◆ Data excerpts

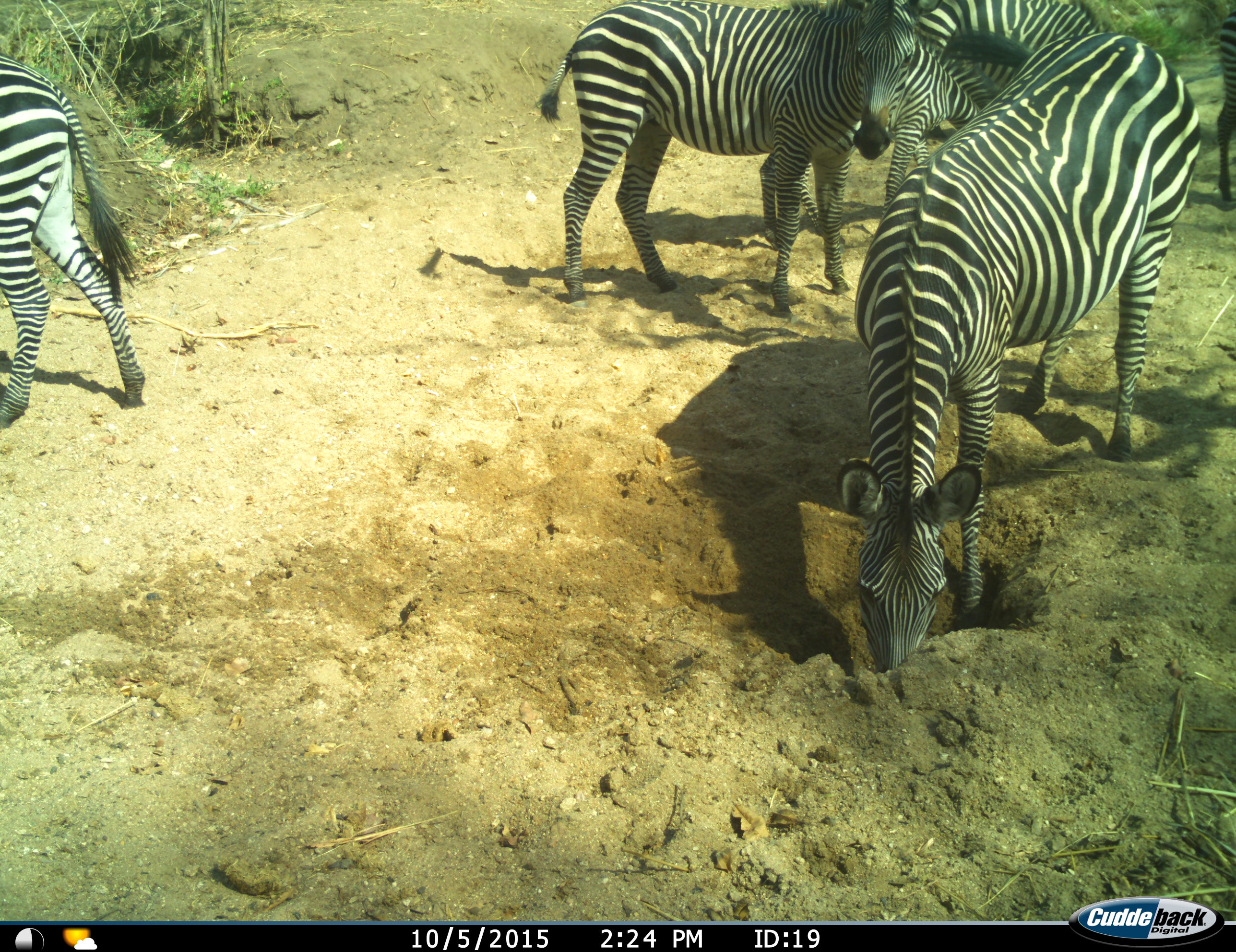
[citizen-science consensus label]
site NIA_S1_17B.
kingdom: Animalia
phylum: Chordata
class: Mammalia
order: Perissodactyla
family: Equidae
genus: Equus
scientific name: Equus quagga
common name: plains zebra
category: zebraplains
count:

◆ What you should do
If an entry above holds a picture, leave that picture out and print the rest exactly.

◆ Answer to the problem
[citizen-science consensus label]
site NIA_S1_17B.
kingdom: Animalia
phylum: Chordata
class: Mammalia
order: Perissodactyla
family: Equidae
genus: Equus
scientific name: Equus quagga
common name: plains zebra
category: zebraplains
count:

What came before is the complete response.